_What is required_: Across the records below, how many lines include the word "Plugin"? State only the number.

_Data to examine_:
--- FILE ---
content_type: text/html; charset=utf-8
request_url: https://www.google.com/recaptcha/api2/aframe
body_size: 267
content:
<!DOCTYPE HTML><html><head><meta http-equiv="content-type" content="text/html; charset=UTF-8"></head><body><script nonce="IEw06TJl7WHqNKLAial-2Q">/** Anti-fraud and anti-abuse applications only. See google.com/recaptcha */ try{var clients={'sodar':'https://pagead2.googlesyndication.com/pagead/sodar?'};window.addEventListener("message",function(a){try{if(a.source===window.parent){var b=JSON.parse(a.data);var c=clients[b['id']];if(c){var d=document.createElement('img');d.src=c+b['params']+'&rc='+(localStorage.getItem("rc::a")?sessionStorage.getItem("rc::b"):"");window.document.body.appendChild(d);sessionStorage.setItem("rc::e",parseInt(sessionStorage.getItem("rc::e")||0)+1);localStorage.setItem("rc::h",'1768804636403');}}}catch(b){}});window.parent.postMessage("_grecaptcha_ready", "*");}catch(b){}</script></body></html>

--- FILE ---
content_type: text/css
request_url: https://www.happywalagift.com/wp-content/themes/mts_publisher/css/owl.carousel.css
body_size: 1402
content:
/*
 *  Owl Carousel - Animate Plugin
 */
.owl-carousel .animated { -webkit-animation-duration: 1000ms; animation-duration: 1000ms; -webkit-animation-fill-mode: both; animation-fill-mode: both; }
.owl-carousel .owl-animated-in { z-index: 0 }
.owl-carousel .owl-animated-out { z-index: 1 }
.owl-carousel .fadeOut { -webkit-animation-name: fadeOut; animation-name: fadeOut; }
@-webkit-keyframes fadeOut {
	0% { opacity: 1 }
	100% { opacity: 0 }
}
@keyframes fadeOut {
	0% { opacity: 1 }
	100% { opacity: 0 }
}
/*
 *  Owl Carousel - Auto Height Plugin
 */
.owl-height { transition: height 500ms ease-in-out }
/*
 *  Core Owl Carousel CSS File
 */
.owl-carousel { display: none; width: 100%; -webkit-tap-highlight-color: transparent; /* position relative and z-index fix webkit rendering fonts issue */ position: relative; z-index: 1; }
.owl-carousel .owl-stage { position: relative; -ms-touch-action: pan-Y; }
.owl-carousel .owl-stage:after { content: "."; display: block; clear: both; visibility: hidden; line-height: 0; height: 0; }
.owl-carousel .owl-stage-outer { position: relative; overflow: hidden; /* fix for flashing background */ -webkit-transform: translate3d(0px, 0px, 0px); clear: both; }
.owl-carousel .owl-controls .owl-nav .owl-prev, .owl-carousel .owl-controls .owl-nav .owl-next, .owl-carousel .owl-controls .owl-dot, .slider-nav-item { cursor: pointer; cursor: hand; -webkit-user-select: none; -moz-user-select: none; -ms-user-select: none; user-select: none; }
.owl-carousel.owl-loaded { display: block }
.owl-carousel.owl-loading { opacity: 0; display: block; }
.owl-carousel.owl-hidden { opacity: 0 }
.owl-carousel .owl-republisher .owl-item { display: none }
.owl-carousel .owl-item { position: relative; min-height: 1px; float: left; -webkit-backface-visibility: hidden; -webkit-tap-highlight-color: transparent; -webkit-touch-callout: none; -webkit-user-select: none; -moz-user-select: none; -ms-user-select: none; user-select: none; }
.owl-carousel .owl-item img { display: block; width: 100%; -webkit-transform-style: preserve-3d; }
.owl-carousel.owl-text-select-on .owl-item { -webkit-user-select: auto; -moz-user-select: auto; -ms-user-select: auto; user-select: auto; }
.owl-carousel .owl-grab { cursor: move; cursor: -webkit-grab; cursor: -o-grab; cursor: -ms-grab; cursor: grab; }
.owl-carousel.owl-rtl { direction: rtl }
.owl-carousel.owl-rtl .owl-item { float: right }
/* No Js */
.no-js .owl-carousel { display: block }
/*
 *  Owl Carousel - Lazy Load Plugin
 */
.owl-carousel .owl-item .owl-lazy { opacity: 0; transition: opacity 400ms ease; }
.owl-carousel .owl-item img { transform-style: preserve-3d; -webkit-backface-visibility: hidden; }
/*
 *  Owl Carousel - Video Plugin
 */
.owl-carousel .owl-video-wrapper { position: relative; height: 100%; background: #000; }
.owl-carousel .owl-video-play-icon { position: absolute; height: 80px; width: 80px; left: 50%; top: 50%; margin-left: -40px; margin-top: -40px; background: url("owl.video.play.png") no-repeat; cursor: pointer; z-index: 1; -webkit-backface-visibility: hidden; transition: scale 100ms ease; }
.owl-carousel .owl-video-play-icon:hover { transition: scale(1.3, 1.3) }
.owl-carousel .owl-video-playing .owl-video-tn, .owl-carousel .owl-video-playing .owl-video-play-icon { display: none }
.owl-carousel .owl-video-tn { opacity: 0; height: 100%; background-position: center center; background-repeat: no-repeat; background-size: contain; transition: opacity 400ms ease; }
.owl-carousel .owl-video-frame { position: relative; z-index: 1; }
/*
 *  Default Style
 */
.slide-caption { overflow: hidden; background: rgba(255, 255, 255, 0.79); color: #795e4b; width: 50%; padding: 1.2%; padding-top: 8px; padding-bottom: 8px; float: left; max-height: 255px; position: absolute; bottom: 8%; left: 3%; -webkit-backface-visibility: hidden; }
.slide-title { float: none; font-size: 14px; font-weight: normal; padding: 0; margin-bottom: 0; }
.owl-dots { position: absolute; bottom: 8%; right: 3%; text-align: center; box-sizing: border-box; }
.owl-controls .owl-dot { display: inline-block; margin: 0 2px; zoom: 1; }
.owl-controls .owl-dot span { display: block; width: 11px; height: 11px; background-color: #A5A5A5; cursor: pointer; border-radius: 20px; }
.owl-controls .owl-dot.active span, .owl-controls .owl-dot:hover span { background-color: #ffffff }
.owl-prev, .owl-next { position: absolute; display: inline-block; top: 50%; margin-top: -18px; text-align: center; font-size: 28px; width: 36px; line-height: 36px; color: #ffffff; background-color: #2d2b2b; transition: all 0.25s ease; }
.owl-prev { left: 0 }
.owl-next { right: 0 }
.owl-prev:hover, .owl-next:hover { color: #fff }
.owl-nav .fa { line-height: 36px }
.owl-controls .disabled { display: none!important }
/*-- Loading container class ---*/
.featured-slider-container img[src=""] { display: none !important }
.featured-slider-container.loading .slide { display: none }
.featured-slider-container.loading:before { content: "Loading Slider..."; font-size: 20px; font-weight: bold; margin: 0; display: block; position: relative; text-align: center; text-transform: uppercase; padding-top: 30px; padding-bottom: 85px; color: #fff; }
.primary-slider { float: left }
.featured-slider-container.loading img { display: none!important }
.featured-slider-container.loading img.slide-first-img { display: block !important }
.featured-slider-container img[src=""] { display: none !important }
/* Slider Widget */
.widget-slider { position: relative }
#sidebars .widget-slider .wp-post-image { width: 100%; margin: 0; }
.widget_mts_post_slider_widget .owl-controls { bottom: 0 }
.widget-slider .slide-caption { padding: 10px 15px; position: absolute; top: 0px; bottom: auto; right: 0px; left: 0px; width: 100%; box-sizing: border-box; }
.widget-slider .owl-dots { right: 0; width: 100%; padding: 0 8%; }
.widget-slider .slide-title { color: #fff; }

---

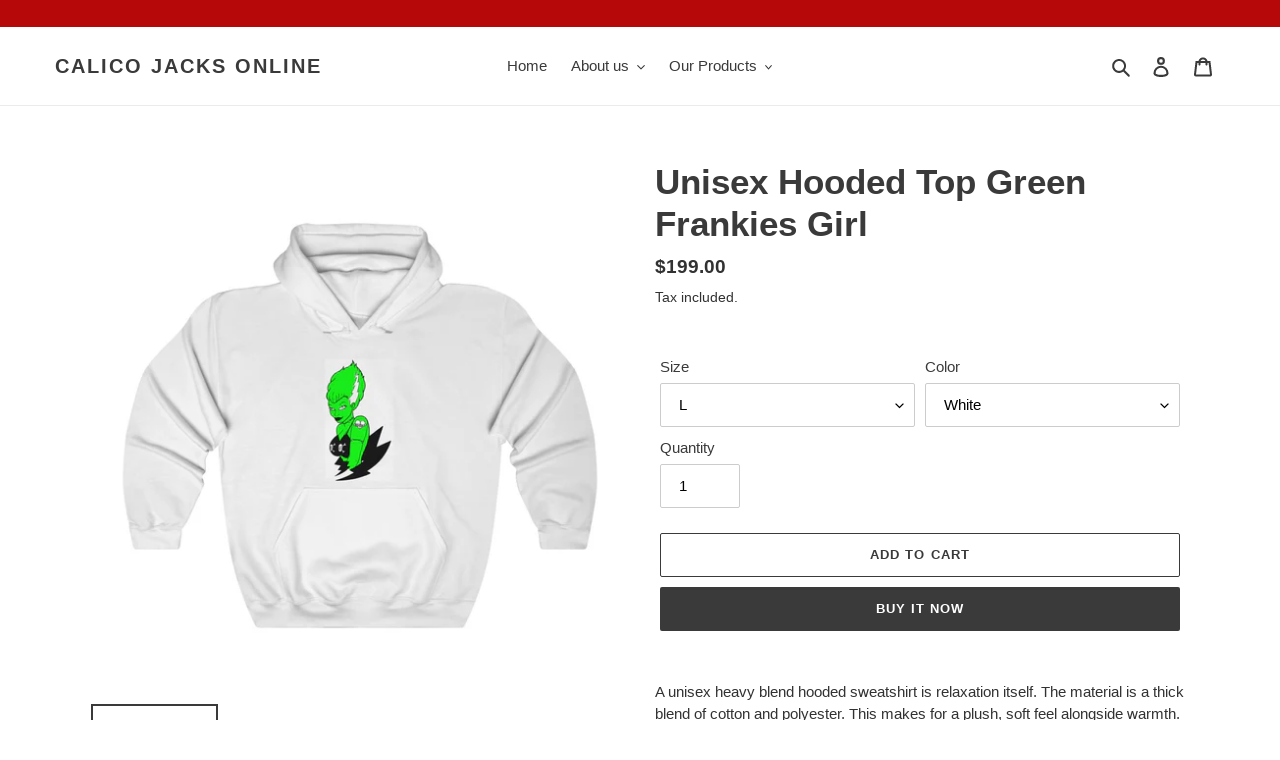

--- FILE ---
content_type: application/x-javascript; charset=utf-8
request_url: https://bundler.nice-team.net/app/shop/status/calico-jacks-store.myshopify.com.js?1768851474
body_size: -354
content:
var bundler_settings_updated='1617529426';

* * *

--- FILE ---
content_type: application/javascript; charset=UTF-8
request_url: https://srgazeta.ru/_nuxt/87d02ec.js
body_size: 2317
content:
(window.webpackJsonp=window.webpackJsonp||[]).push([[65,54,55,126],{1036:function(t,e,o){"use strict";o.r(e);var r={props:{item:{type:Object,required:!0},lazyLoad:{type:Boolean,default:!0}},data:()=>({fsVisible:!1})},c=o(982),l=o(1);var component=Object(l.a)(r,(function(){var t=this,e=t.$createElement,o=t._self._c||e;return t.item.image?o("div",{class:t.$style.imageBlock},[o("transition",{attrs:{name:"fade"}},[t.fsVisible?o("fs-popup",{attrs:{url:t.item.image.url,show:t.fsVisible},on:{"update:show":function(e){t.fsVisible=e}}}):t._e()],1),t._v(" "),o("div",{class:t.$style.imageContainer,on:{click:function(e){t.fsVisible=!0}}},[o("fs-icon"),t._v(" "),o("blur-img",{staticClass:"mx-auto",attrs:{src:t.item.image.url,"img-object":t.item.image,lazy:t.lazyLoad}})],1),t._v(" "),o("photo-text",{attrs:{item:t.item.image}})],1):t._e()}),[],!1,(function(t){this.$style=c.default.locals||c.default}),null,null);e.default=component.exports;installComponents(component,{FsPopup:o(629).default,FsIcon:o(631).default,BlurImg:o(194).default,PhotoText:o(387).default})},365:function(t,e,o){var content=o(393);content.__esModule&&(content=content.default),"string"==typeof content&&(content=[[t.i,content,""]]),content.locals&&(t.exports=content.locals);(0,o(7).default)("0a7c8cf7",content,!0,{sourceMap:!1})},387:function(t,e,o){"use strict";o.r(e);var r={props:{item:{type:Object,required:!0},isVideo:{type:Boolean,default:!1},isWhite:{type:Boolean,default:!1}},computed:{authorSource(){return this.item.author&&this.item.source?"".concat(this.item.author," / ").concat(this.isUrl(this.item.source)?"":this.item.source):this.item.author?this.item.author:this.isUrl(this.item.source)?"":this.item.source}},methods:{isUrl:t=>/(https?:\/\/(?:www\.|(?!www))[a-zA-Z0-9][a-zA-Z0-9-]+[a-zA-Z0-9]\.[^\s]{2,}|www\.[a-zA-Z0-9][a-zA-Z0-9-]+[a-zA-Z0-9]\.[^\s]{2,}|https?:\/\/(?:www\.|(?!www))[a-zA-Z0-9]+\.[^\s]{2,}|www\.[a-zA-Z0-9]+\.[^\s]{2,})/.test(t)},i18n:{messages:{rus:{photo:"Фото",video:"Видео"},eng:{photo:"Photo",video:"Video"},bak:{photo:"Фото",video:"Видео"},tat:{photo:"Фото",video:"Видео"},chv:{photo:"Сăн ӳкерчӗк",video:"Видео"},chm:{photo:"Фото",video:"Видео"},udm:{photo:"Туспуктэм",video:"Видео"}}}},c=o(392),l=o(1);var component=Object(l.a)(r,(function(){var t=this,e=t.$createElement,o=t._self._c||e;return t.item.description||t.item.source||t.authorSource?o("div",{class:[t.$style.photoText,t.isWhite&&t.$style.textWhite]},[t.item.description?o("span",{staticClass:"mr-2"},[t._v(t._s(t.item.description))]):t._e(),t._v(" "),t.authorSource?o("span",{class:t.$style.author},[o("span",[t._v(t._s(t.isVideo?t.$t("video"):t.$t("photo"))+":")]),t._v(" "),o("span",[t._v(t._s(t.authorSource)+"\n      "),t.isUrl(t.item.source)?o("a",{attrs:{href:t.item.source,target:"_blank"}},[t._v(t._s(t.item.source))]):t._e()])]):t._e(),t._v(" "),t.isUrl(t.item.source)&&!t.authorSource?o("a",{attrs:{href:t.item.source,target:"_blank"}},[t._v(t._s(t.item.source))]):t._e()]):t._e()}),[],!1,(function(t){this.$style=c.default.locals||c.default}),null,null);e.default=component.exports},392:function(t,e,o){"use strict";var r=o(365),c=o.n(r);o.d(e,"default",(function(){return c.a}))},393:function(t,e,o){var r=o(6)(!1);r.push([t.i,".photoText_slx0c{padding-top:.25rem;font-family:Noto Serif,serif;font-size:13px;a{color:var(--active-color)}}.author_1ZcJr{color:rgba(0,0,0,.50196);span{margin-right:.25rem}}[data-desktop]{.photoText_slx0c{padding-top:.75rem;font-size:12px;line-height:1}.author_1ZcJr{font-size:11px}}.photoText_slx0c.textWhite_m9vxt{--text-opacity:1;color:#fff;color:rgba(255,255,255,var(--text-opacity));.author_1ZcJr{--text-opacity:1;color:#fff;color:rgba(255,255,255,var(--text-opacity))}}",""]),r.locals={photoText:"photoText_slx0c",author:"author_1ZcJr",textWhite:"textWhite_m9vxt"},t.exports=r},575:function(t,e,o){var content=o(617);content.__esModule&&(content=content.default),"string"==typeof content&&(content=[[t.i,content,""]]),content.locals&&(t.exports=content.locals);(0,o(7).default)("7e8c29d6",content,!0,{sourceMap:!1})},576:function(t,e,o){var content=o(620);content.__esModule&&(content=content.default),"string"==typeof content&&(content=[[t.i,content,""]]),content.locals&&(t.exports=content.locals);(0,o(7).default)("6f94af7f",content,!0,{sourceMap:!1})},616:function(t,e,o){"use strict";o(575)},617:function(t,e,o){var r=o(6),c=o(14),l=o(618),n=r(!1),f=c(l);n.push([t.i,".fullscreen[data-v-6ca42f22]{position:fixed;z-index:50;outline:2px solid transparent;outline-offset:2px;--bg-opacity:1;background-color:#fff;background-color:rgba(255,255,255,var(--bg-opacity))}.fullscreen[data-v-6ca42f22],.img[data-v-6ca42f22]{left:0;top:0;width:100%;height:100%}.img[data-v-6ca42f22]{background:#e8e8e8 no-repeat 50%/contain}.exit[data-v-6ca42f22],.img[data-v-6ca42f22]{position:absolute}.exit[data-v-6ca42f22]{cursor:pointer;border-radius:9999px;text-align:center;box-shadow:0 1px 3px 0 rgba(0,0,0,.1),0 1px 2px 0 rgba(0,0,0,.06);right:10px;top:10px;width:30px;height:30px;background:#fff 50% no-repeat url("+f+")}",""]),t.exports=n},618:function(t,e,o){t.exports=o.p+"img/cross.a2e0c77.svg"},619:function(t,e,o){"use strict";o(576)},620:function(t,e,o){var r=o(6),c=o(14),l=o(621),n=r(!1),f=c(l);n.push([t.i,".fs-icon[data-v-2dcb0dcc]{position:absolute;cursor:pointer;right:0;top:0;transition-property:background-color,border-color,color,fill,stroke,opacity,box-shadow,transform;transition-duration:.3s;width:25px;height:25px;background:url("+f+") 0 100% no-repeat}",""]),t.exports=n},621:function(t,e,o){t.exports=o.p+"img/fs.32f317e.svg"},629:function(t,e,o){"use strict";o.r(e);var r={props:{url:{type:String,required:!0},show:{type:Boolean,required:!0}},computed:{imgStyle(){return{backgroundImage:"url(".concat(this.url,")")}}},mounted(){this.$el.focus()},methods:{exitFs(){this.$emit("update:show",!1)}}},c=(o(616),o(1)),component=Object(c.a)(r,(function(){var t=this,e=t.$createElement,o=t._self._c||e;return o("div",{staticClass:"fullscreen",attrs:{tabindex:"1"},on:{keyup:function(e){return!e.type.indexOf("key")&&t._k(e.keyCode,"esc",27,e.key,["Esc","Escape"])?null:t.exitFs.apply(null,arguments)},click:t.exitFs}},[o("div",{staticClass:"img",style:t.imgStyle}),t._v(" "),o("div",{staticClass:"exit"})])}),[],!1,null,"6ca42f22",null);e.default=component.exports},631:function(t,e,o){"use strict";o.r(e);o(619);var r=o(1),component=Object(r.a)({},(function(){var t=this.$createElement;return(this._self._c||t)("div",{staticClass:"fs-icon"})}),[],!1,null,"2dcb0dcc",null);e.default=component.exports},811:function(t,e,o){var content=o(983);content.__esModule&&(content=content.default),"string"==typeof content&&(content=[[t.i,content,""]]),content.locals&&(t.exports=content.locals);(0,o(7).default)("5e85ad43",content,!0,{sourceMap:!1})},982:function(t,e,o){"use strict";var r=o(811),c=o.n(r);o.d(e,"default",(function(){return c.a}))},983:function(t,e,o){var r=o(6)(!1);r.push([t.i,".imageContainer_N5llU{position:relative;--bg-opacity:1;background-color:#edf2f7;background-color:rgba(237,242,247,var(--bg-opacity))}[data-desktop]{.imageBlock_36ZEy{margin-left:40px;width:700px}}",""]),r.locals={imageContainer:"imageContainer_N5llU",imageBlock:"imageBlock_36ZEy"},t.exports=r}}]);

_Reply to the exercise_: 4